Dans un monde un peu désenchanté, les Français ne sont pas près d’oublier la réouverture grandiose de Notre-Dame de Paris.
La cérémonie d’ouverture des JO, avec son kitsch mondialisé et ses poncifs progressistes, m’avait agacée. Samedi, en entendant sonner les cloches de Notre-Dame, j’ai pleuré. Le parvis, c’est le kilomètre zéro. Ce week-end, c’était aussi le centre de l’Occident et le cœur battant de la France. Sur X, une dame m’a demandé si j’étais chrétienne, comme si le catholicisme n’était pas une part de notre identité à tous. Une autre écrivait que ce n’était qu’un moment de mondanités avec tous les politicards mécréants français et le show-biz.
Peut-être suis-je bon public. Samedi, j’ai voulu voir une affirmation de la puissance française. Pas seulement à cause de la prouesse collective orchestrée par un État qui s’est dépêtré de son corset administratif. Ni parce que la paix en Ukraine a peut-être commencé ici. La dernière fois que 50 chefs d’État et de gouvernement ont été réunis ainsi, c’était à Paris, le 11 janvier 2015. Quand Paris est blessé, le monde entier souffre. C’est le soft power, la puissance de l’imaginaire qui fait que malgré la dette, la censure du gouvernement, l’insécurité, pour des milliards d’êtres humains, le nom « Paris » reste synonyme de beauté, liberté et grandeur.

________________________________________

§ **Consignes**:
1 > Reproduisez à l'identique, dans l'extrait sur la réouverture de Notre-Dame, le passage qui s'ouvre sur les mots contenant « Dans un monde » et se clôt sur « et le show-biz. ».
2 > Poursuivez l'extrait sur la réouverture de Notre-Dame en reprenant après sa dernière phrase.

§ **Données fournies**:
________________________________________

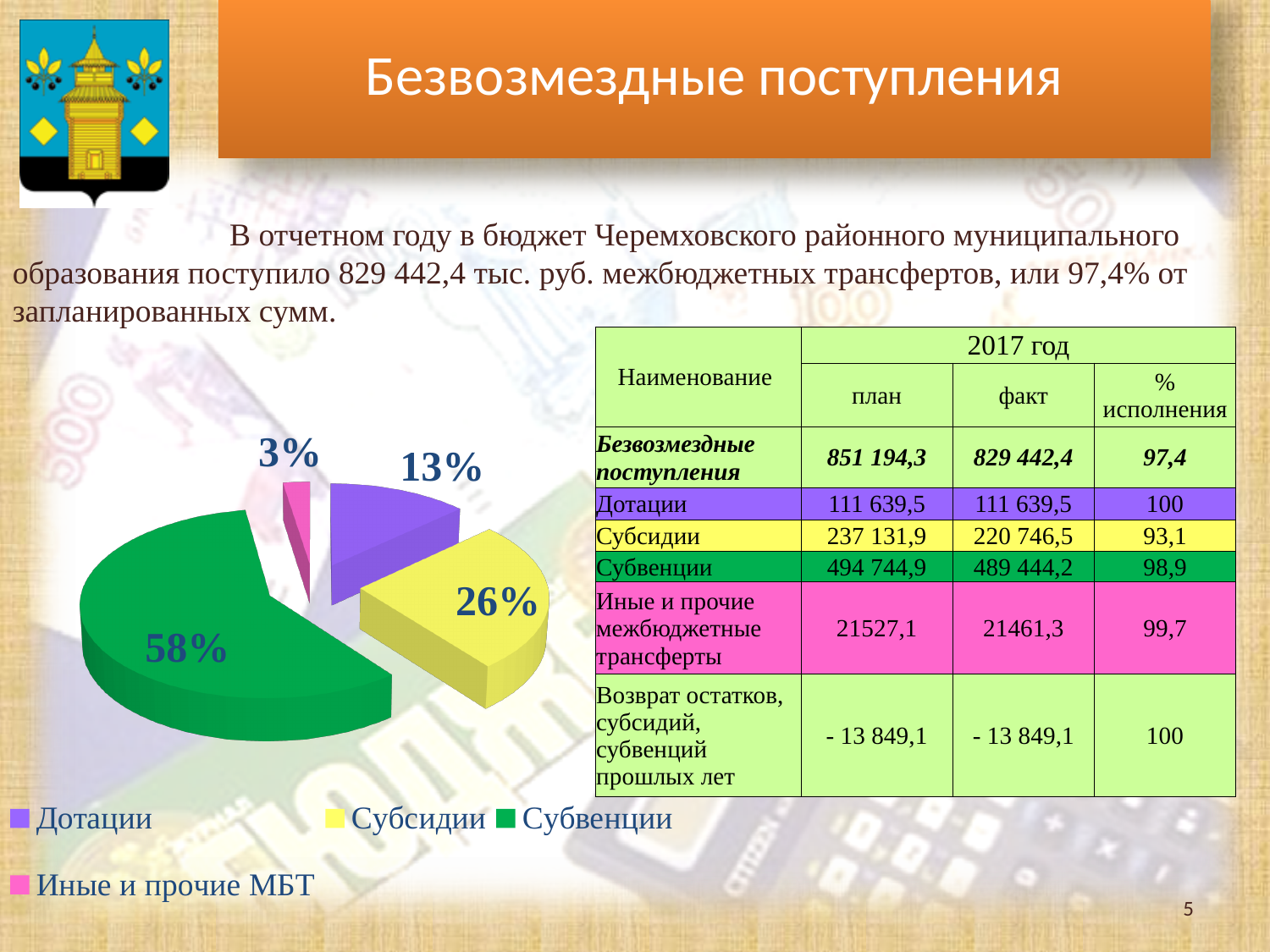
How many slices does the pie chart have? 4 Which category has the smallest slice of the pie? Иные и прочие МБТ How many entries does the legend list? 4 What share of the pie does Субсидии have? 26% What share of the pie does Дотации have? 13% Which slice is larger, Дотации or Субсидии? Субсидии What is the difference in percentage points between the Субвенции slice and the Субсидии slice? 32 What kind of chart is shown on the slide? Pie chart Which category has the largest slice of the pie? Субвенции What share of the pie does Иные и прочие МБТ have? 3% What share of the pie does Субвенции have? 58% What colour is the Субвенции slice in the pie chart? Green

________________________________________

§ **Réponses par tâche**:
1 >
Dans un monde un peu désenchanté, les Français ne sont pas près d’oublier la réouverture grandiose de Notre-Dame de Paris.
La cérémonie d’ouverture des JO, avec son kitsch mondialisé et ses poncifs progressistes, m’avait agacée. Samedi, en entendant sonner les cloches de Notre-Dame, j’ai pleuré. Le parvis, c’est le kilomètre zéro. Ce week-end, c’était aussi le centre de l’Occident et le cœur battant de la France. Sur X, une dame m’a demandé si j’étais chrétienne, comme si le catholicisme n’était pas une part de notre identité à tous. Une autre écrivait que ce n’était qu’un moment de mondanités avec tous les politicards mécréants français et le show-biz.

2 >
Miracle politique : si je ne me trompe pas, on n’a pas entendu les Insoumis brailler, invectiver, insulter Macron et Trump ou parler d’atteintes à la laïcité.
Mais n’y a-t-il pas eu un mélange des genres politique et religieux?
Il ne faut pas parler de mélange, mais plutôt de hiérarchie ou de séparation. Le politique et le religieux existent ; ils doivent bien coexister. C’est l’État, propriétaire des lieux, qui remettait samedi les clefs de la cathédrale à l’Église attributaire. Le président de la République a parlé alors que la cathédrale n’avait pas été consacrée. C’est la République qui accueillait le gotha politique européen et américain. D’où la « Marseillaise » dans une église, ce qui n’est pas rien. La guerre est finie. César a gagné.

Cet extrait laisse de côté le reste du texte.